Toward Compilation of Balanced Protein Stability Data Sets: Flattening the Delta Delta G Curve through Systematic Enrichment


JOURNAL OF CHEMICAL INFORMATION AND MODELING, vol.62, no.5, pp.1345-1355, 2022 (SCI-Expanded) identifier identifier identifier

  • Publication Type: Article / Article
  • Volume: 62 Issue: 5
  • Publication Date: 2022
  • Doi Number: 10.1021/acs.jcim.2c00054
  • Journal Indexes: Science Citation Index Expanded (SCI-EXPANDED), Scopus, Applied Science & Technology Source, Compendex, Computer & Applied Sciences, EMBASE, MEDLINE
  • Page Numbers: pp.1345-1355
  • Acibadem Mehmet Ali Aydinlar University Affiliated: Yes


Often studies analyzing stability data sets and/or predictors ignore neutral mutations and use a binary classification scheme labeling only destabilizing and stabilizing mutations. Recognizing that highly concentrated neutral mutations interfere with data set quality, we have explored three protein stability data sets: S2648, PON-tstab, and the symmetric S-sym that differ in size and quality. A characteristic leptokurtic shape in the Delta Delta G distributions of all three data sets including the curated and symmetric ones was reported due to concentrated neutral mutations. To further investigate the impact of neutral mutations on Delta Delta G predictions, we have comprehensively assessed the performance of 11 predictors on the PON-tstab data set. Correlation and error analyses showed that all of the predictors performed the best on the neutral mutations, while their performance became gradually worse as the Delta Delta G of the mutations departed further from the neutral zone regardless of the direction, implying a bias toward dense mutations. To this end, after unraveling the role of concentrated neutral mutations in biases of stability data sets, we described a systematic enrichment approach to balance the Delta Delta G distributions. Before enrichment, mutations were clustered based on their biochemical and/or structural features, and then three mutations were selected from every 2 kcal/mol of each cluster. Upon implementation of this approach by distinct clustering schemes, we generated five subsets varying in size and Delta Delta G distributions.
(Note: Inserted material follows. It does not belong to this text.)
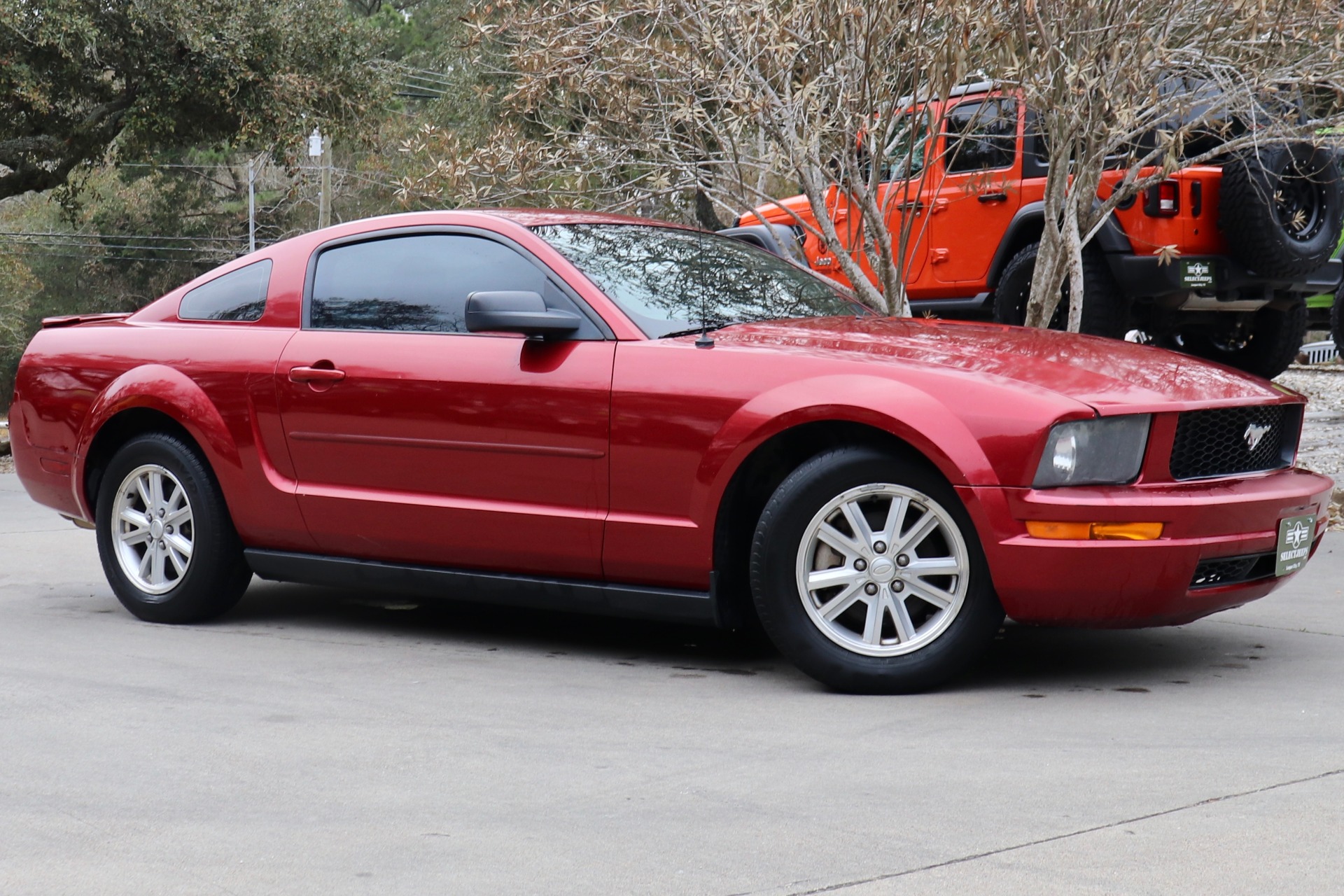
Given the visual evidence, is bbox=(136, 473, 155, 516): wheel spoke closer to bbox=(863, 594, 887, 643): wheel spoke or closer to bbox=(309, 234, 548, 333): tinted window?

All subsets showed improved Delta Delta G and frequency distributions. We ultimately reported that the errors toward enriched subsets were higher than those toward the parent data sets, confirming the enrichment of difficult-to-predict mutations in the subsets. In summary, we elaborated the prediction bias toward a concentrated neutral zone and also implemented a rational strategy to tackle this and other forms of biases. Ultimately, this study equipping us with an extended view of shortcomings of stability data sets is a step taken toward development of an unbiased predictor.